- **Extract**
--- Begin ---
The Liberation of the Laity: In Search of an Accountable Church
By | Mar 29, 2007
(Extract from The Liberation of the Laity: in search of an accountable church By Paul Lakeland) Let us examine the existential condition of laypeople in the church. The test case will be laypeople in the North American Catholic Church. Among the so-called developed countries in the world, the church in the United States retains the highest level of practice, and is the church in which the laity have come to assume increasingly visible roles in the day-to-day work.
If the vocation of the laity is to human freedom, their existential predicament is that they are in chains. The freedom of the children of God, proclaimed by the gospel, and in many ways the goal of Christian mission to the world, is transgressed within the community of the faithful itself. Great advances have indeed been made but it is not the same thing to be active and free. The slaves who maintained the economy of the southern states for so many years were active, talented, creative individuals, but they were not free. The Catholic laity, for the most part, do not know of their oppressed condition and would deny it if it were argued in their presence. There are, of course, many forms of oppression. Perhaps the worst, spiritually, if not physically, is the one in which the captives have been induced to embrace their own oppression. It is just such a condition of “structural oppression†that I believe is the present condition of the laity in the church. Because the laity are oppressed, the church itself is oppressed.
The leadership crisis that has rocked the American church in the first few years of the new century has provided the church with a kairos, a moment of opportunity, to recognize and respond to the structural problems. However, recognition of the problem did not need to wait for such a deplorable example of its effects, any more than dealing with this problem will necessarily remove its underlying causes. Here, we need to paint a picture of the crisis of leadership in the life in the church and of the squandering of lay experience that it reveals.
The crisis of leadership in the church today
There is a crisis of leadership in the church and the laity need to come to the rescue. In so many ways the promise of Vatican II has been unfulfilled, none more so than the issue of co-responsibility about which Cardinal Suenens wrote so presciently some thirty years ago. The last thirty years have seen a consistent return to a highly centralized authority structure in which even the bishops are frequently reduced to advisory roles. Some find intrusiveness extending to extraordinary levels. Witness the former Archbishop of Milwaukee Rembert Weakland’s forceful rebuttal of efforts to deny his authority to make architectural modifications in the cathedral in Milwaukee. If at least some of the bishops feel harassed, then what of the priests, and still more the laity?
Consider some examples. Large numbers of the laity feel that the time is right for the ordination of married men to the priesthood. Many have no objection to the ordination of women. Many believe that homosexual Christians should not be expected to live celibate lives. The church’s teaching on artificial contraception is a dead letter. What the people want is sound preaching on the scripture, help in living holy lives in the midst of challenges of our world, and leadership that has some sense of the priorities of Christians today.
--- End ---
- **Stored data**
--- Begin ---
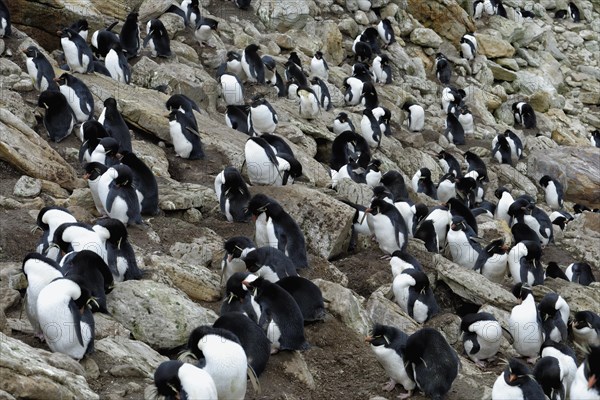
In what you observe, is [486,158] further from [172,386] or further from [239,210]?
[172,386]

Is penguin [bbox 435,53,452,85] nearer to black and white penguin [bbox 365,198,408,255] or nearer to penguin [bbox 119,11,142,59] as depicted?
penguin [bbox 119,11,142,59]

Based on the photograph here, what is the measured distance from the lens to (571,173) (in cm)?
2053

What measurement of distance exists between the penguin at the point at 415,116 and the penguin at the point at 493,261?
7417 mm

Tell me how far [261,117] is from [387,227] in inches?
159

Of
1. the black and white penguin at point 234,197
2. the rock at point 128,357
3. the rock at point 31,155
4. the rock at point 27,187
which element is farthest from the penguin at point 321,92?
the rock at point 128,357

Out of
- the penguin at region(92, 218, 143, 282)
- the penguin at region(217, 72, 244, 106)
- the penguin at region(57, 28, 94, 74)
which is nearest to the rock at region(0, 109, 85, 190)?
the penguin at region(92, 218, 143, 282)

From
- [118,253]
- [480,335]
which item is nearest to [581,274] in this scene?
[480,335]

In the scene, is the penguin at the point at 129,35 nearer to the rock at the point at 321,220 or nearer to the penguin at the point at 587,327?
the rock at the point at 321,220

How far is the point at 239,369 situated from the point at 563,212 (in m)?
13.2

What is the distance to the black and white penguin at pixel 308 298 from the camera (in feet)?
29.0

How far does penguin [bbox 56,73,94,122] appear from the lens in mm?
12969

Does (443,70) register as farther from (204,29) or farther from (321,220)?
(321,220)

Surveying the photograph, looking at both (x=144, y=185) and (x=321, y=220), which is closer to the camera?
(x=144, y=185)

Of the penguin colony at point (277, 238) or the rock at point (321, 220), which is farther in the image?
--- End ---
- **Goal of the exercise**
Can you reproduce the extract from "The leadership crisis" up to and including "that it reveals.", changing "kairos" to "turning point"?

- **Result below**
The leadership crisis that has rocked the American church in the first few years of the new century has provided the church with a turning point, a moment of opportunity, to recognize and respond to the structural problems. However, recognition of the problem did not need to wait for such a deplorable example of its effects, any more than dealing with this problem will necessarily remove its underlying causes. Here, we need to paint a picture of the crisis of leadership in the life in the church and of the squandering of lay experience that it reveals.